6. Miles DavisBitches Brew
As a late teenager I got told who Miles Davis was, then I saw that album cover and thought, ‘What the fuck?’ Then I listened to it, and found out more about it, and the Isle Of Wight Festival show, and became obsessed. His record company had had huge success with him doing a certain thing, they wanted him to keep wearing the suit and stay with the same instrumentation, and I love the statement of saying, ‘No, I’m going to do something that none of you are going to like’. What Miles Davis required of his band was so interesting, it was just like, ‘go along with how this feels, as opposed to wrong notes and right notes’. I’ve got the 40th anniversary boxset which has all the outtakes on it. They recorded shitloads of stuff, and out of that came these moments of magic. And because no one is really sure where they’re going, it sounds immediate and doesn’t date.
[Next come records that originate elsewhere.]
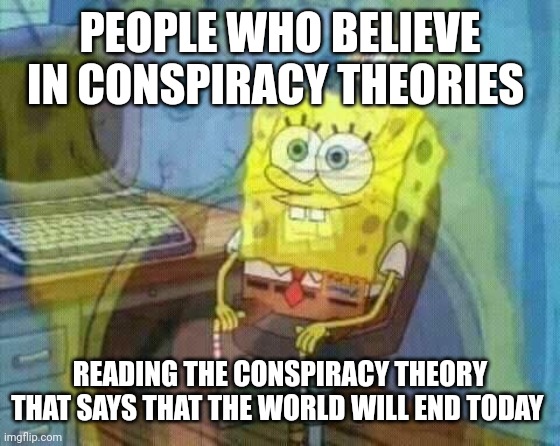 Do you believe in the conspiracy theory that says that the world will end on 24/9/2022?? on | PEOPLE WHO BELIEVE IN CONSPIRACY THEORIES; READING THE CONSPIRACY THEORY THAT SAYS THAT THE WORLD WILL END TODAY | image tagged in spongebob panic inside,memes,conspiracy theory,end of the world | made w/ Imgflip meme maker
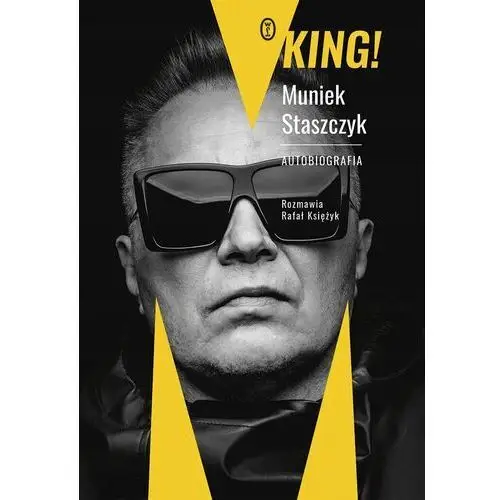 King! Autobiografia Muniek Staszczyk, Rafał Księżyk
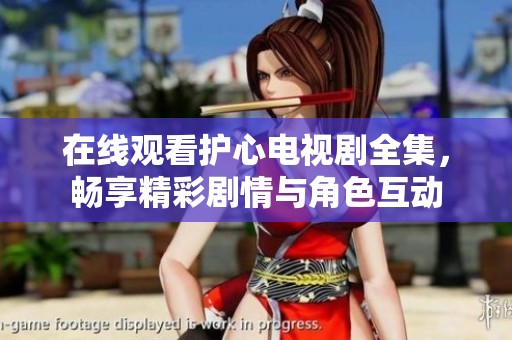 在线观看护心电视剧全集，畅享精彩剧情与角色互动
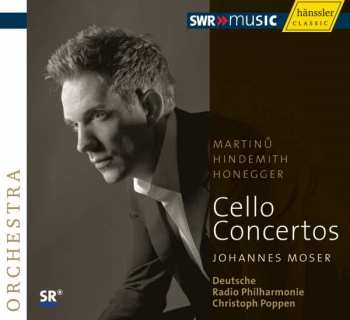 Johannes Moser: Martinu, Hindemith, Honegger - Cello-Konzerte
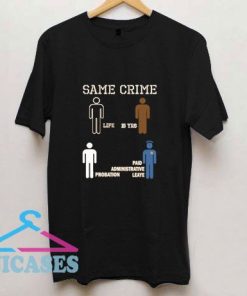 Same Crime Ladies Boyfriend T Shirt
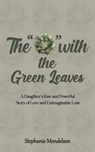 The "O" with the Green Leaves - Stephanie Mendelson - 9798891554771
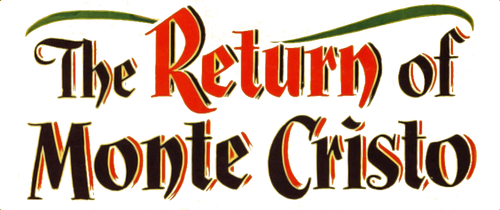 The Return of Monte Cristo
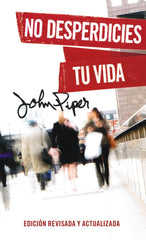 No Desperdicies Tu Vida (Revisada)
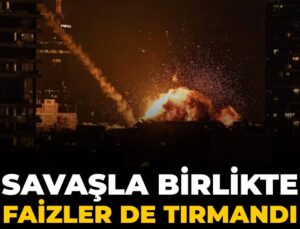 Savaşla birlikte faizler de tırmandı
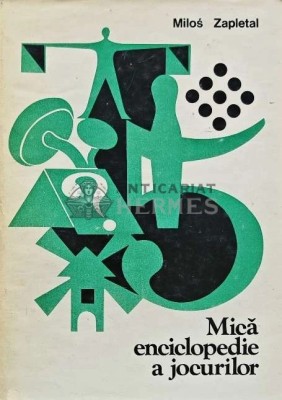 Mica enciclopedie a jocurilor - 1980 - Milos Zapletal (AC46) foto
It always sounds like it was recorded 15 minutes ago, and I’ll always play it for that reason.
As you say, it was a record where he was pushing back against expectation. Do you think your career shows a similar instinct?
The way I see it is that at the end of it all, when you aren’t concerned with fashion, expectations, what’s cool and what isn’t, and how you’re going to make the most money, you’re going to be left with the stuff that you’ve done. And if you’re embarrassed by it, then that’s a fucking tough situation to end up in. So that has been at the back of my mind, and hopefully I’ve always just done the stuff that I’m interested in, that I would like to listen to and that I would like to see. If I’m going to spend all this time on it, it’s got to be stuff that I’m happy with.